### LOS REGISTROS
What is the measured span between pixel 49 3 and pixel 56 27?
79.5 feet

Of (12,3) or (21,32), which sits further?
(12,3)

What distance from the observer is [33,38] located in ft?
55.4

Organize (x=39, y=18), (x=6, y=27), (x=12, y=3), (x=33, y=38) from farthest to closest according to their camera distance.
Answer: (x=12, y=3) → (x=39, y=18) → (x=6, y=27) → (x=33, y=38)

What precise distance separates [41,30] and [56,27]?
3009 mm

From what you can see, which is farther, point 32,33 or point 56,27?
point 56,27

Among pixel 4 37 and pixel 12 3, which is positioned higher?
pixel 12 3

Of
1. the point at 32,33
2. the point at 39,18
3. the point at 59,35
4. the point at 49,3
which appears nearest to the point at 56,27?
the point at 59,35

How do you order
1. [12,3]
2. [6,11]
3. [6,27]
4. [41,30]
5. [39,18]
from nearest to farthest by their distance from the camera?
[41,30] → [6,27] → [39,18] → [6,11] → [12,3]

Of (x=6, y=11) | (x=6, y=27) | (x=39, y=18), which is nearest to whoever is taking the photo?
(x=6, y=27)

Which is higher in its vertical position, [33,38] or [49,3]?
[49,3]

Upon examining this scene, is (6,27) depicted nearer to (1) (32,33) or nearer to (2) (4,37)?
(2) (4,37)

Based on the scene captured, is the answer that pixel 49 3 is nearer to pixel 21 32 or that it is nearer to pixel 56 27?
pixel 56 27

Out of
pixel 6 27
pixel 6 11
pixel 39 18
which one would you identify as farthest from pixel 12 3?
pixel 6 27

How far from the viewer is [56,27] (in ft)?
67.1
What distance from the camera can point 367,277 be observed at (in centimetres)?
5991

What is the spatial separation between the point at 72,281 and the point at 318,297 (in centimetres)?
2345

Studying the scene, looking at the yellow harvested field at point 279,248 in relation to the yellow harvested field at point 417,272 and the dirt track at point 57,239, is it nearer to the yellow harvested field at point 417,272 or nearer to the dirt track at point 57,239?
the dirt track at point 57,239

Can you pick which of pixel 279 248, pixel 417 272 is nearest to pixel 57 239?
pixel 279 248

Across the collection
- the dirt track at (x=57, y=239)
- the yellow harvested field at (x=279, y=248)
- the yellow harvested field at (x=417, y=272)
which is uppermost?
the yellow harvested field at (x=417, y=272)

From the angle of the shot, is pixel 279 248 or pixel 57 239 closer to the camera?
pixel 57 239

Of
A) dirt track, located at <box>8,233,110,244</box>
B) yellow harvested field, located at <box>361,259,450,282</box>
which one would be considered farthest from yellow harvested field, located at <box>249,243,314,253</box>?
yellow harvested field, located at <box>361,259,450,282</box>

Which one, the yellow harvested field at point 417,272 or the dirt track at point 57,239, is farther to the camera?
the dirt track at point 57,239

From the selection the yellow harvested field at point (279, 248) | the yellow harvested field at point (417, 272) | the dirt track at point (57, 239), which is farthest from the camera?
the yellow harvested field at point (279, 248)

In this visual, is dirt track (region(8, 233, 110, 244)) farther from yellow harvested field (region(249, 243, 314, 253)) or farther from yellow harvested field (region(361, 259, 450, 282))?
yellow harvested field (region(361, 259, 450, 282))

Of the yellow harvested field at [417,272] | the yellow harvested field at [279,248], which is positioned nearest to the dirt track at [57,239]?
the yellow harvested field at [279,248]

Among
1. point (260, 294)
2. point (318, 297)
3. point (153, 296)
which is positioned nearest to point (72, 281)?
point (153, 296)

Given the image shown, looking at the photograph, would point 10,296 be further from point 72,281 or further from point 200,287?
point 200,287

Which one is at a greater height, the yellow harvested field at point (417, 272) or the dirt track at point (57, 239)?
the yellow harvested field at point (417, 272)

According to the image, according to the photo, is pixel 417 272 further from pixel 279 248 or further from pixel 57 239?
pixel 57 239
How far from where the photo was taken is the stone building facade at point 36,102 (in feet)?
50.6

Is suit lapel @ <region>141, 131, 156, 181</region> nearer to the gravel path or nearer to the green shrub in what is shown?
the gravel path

### LO ESPERADO
Reproduce todas las líneas de los registros de arriba, sin alterar ningún carácter.

### RESPUESTA COMPLETA
What is the measured span between pixel 49 3 and pixel 56 27?
79.5 feet

Of (12,3) or (21,32), which sits further?
(12,3)

What distance from the observer is [33,38] located in ft?
55.4

Organize (x=39, y=18), (x=6, y=27), (x=12, y=3), (x=33, y=38) from farthest to closest according to their camera distance.
Answer: (x=12, y=3) → (x=39, y=18) → (x=6, y=27) → (x=33, y=38)

What precise distance separates [41,30] and [56,27]?
3009 mm

From what you can see, which is farther, point 32,33 or point 56,27?
point 56,27

Among pixel 4 37 and pixel 12 3, which is positioned higher?
pixel 12 3

Of
1. the point at 32,33
2. the point at 39,18
3. the point at 59,35
4. the point at 49,3
which appears nearest to the point at 56,27?
the point at 59,35

How do you order
1. [12,3]
2. [6,11]
3. [6,27]
4. [41,30]
5. [39,18]
from nearest to farthest by their distance from the camera?
[41,30] → [6,27] → [39,18] → [6,11] → [12,3]

Of (x=6, y=11) | (x=6, y=27) | (x=39, y=18), which is nearest to whoever is taking the photo?
(x=6, y=27)

Which is higher in its vertical position, [33,38] or [49,3]?
[49,3]

Upon examining this scene, is (6,27) depicted nearer to (1) (32,33) or nearer to (2) (4,37)?
(2) (4,37)

Based on the scene captured, is the answer that pixel 49 3 is nearer to pixel 21 32 or that it is nearer to pixel 56 27?
pixel 56 27

Out of
pixel 6 27
pixel 6 11
pixel 39 18
which one would you identify as farthest from pixel 12 3?
pixel 6 27

How far from the viewer is [56,27] (in ft)?
67.1
What distance from the camera can point 367,277 be observed at (in centimetres)?
5991

What is the spatial separation between the point at 72,281 and the point at 318,297 (in centimetres)?
2345

Studying the scene, looking at the yellow harvested field at point 279,248 in relation to the yellow harvested field at point 417,272 and the dirt track at point 57,239, is it nearer to the yellow harvested field at point 417,272 or nearer to the dirt track at point 57,239?
the dirt track at point 57,239

Can you pick which of pixel 279 248, pixel 417 272 is nearest to pixel 57 239?
pixel 279 248

Across the collection
- the dirt track at (x=57, y=239)
- the yellow harvested field at (x=279, y=248)
- the yellow harvested field at (x=417, y=272)
which is uppermost?
the yellow harvested field at (x=417, y=272)

From the angle of the shot, is pixel 279 248 or pixel 57 239 closer to the camera?
pixel 57 239

Of
A) dirt track, located at <box>8,233,110,244</box>
B) yellow harvested field, located at <box>361,259,450,282</box>
which one would be considered farthest from yellow harvested field, located at <box>249,243,314,253</box>?
yellow harvested field, located at <box>361,259,450,282</box>

Which one, the yellow harvested field at point 417,272 or the dirt track at point 57,239, is farther to the camera?
the dirt track at point 57,239

From the selection the yellow harvested field at point (279, 248) | the yellow harvested field at point (417, 272) | the dirt track at point (57, 239), which is farthest from the camera?
the yellow harvested field at point (279, 248)

In this visual, is dirt track (region(8, 233, 110, 244)) farther from yellow harvested field (region(249, 243, 314, 253)) or farther from yellow harvested field (region(361, 259, 450, 282))?
yellow harvested field (region(361, 259, 450, 282))

Of the yellow harvested field at [417,272] | the yellow harvested field at [279,248], which is positioned nearest to the dirt track at [57,239]?
the yellow harvested field at [279,248]

Among
1. point (260, 294)
2. point (318, 297)
3. point (153, 296)
which is positioned nearest to point (72, 281)?
point (153, 296)

Given the image shown, looking at the photograph, would point 10,296 be further from point 72,281 or further from point 200,287?
point 200,287

Which one is at a greater height, the yellow harvested field at point (417, 272) or the dirt track at point (57, 239)?
the yellow harvested field at point (417, 272)

According to the image, according to the photo, is pixel 417 272 further from pixel 279 248 or further from pixel 57 239?
pixel 57 239
How far from where the photo was taken is the stone building facade at point 36,102 (in feet)?
50.6

Is suit lapel @ <region>141, 131, 156, 181</region> nearer to the gravel path or nearer to the green shrub in what is shown?
the gravel path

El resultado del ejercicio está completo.